This column originally appeared on Real Money Pro at 7:50 a.m. EDT on Aug. 19.NEW YORK ( Real Money) -- Was last week's market drop the real thing (a harbinger of a more significant market decline), or will it just be another nervous market breakdown (which will/should be bought)? This is the important question that investors and traders are asking themselves this morning.

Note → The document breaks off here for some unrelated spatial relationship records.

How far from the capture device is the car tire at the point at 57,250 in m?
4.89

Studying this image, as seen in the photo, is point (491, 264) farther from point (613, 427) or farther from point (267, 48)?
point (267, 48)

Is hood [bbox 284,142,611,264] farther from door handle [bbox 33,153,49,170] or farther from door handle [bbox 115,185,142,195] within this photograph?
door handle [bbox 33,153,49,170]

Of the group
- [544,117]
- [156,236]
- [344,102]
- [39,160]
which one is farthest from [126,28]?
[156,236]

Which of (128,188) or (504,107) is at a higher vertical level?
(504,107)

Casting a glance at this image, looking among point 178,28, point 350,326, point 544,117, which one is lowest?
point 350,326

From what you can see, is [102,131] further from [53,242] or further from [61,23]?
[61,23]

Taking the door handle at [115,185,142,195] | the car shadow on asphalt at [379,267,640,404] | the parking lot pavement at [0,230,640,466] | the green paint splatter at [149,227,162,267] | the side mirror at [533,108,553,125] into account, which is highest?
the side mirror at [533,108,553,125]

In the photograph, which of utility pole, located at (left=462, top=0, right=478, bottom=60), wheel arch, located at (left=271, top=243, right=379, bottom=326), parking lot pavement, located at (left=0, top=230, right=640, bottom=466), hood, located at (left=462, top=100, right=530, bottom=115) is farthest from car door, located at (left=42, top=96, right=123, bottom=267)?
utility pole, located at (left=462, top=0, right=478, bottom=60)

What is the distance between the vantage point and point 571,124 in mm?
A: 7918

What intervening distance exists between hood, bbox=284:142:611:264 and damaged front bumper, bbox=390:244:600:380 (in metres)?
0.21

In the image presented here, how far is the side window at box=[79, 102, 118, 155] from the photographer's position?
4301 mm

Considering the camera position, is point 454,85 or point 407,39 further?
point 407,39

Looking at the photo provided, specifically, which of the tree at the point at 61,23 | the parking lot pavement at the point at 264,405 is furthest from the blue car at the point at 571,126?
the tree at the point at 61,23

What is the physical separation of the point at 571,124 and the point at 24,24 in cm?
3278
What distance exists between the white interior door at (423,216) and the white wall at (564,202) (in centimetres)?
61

Economic data appear mixed. For example, unlike any time over the past 18 months, housing appears to be stalling, and so do the rate of growth in jobs and the improvement in retail sales appear to be slowing, while some of the manufacturing data have improved modestly. In terms of the catalyst of liquidity, we are obviously closer to a tapering of quantitative easing and normalizing monetary policy than at any time during the corrections of the past two years. The uncertainty of who will be the next Fed chairman looms as a different headwind as well. Dissimilar to previous corrections (since 2010), interest rates are climbing swiftly higher. The yield on five-year Treasury notes has more than doubled, and the yield on the 10-year U.S. note is moving to 2.85% from 1.35%.

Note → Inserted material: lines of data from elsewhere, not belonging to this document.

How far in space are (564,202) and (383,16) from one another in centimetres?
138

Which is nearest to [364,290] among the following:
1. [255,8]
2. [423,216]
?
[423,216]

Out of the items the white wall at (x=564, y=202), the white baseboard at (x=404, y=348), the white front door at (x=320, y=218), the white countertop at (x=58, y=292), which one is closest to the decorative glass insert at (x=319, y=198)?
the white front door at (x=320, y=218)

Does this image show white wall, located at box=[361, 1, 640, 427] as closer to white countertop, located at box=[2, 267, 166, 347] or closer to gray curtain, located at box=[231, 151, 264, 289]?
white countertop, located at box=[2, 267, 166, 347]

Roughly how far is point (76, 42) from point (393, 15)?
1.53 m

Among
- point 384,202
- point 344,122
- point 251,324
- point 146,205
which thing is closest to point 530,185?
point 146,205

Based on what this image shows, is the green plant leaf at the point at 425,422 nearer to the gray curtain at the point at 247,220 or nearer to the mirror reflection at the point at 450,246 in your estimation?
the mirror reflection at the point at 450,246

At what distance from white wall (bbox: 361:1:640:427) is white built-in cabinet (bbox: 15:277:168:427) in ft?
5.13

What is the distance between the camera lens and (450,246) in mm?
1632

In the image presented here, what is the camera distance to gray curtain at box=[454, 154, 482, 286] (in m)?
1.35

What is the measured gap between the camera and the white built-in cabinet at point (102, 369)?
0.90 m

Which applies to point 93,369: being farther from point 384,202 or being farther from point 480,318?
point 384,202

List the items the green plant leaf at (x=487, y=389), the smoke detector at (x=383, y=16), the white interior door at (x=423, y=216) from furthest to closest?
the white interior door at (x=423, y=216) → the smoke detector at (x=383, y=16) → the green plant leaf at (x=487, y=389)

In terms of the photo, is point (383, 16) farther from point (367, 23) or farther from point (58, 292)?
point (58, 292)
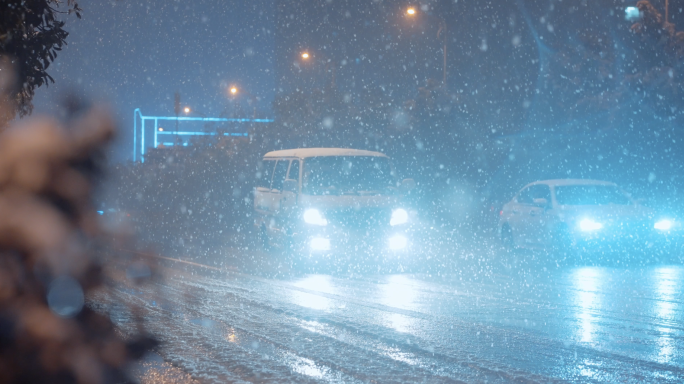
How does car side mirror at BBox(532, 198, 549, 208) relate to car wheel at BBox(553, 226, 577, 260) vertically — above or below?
above

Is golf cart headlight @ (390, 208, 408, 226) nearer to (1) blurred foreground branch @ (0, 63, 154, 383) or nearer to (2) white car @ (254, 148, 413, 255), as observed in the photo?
(2) white car @ (254, 148, 413, 255)

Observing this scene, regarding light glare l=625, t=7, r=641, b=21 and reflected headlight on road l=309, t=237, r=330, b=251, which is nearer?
reflected headlight on road l=309, t=237, r=330, b=251

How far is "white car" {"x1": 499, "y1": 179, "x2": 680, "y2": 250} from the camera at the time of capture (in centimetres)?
1325

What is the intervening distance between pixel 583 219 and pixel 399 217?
333 cm

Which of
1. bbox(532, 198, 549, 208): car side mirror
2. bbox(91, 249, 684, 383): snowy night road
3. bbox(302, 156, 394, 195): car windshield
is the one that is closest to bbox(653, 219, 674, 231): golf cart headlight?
bbox(532, 198, 549, 208): car side mirror

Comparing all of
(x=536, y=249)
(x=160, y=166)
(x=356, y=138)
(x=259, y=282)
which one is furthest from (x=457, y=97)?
(x=160, y=166)

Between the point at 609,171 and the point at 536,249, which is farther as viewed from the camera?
the point at 609,171

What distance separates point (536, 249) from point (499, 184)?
1042 cm

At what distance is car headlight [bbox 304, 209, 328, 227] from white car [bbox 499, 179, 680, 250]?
13.8 ft

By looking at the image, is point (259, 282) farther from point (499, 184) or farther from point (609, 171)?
point (499, 184)

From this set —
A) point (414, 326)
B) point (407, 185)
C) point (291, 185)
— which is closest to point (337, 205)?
point (291, 185)

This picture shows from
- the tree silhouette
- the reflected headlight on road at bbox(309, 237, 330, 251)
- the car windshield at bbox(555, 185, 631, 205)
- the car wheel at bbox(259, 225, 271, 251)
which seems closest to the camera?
the tree silhouette

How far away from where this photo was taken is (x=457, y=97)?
954 inches

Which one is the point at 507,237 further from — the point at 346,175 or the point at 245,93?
the point at 245,93
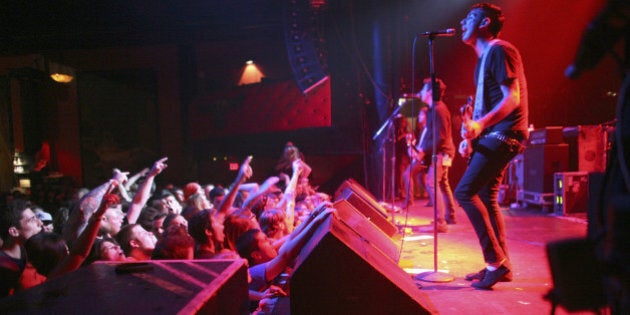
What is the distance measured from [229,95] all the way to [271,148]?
6.28 ft

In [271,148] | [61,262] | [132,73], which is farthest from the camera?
[132,73]

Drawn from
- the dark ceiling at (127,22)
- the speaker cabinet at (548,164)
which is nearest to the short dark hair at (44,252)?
the speaker cabinet at (548,164)

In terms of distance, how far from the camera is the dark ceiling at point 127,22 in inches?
344

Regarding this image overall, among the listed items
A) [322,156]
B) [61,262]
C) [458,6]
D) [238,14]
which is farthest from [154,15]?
[61,262]

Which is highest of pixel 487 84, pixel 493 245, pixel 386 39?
pixel 386 39

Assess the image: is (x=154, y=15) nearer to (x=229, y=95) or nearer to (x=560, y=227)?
(x=229, y=95)

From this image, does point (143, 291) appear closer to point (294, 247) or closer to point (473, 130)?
point (294, 247)

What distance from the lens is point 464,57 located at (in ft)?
29.1

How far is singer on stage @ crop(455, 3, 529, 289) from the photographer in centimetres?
267

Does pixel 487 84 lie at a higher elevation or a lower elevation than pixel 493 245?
higher

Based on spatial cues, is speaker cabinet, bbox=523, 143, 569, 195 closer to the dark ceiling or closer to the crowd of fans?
A: the crowd of fans

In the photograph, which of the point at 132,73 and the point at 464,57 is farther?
the point at 132,73

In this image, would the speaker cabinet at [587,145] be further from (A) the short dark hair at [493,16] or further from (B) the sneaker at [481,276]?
(B) the sneaker at [481,276]

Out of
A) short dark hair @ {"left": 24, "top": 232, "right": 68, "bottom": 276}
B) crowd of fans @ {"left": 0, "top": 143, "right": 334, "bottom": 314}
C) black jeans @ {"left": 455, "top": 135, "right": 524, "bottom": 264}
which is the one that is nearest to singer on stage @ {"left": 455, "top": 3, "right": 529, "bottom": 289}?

Above all, as we begin to exit the earnings reporting period, we have to closely monitor the economic data. At the core of my topping thesis is that the public and private sectors' dependence on (and addiction to) low interest rates will be reflected in slowing global economic growth over the balance of 2013 and into 2014. This will likely weigh on corporate profits (estimates of which remain too optimistic). Looking forward (and away from the fundamentals), rallies should also be assessed by observing the leadership, market breadth and investor sentiment, which are key determinants of if we can reach new bull market highs or if we experience a rally failure and put in a more meaningful top. One of the most important keys that I will be looking at in order to determine this would be a more confirmed leadership shift (better relative and absolute strength) into economically sensitive industrial shares. If this occurred, it would be a market positive and would favor the notion that the recent market drop is but another correction in a bull market. If not, look out below! I will be watching rallies. So, too, watching market breadth will be significant in assessing the balance of the year. As well, investor sentiment as measured by the ratio of put/call buying and/or bullish and bearish sentiment (in surveys) should be assessed. My base case is that, given the body of evidence today, a correction to the S&P 500 uptrend leg (1550-1600) that began in November 2012 is likely.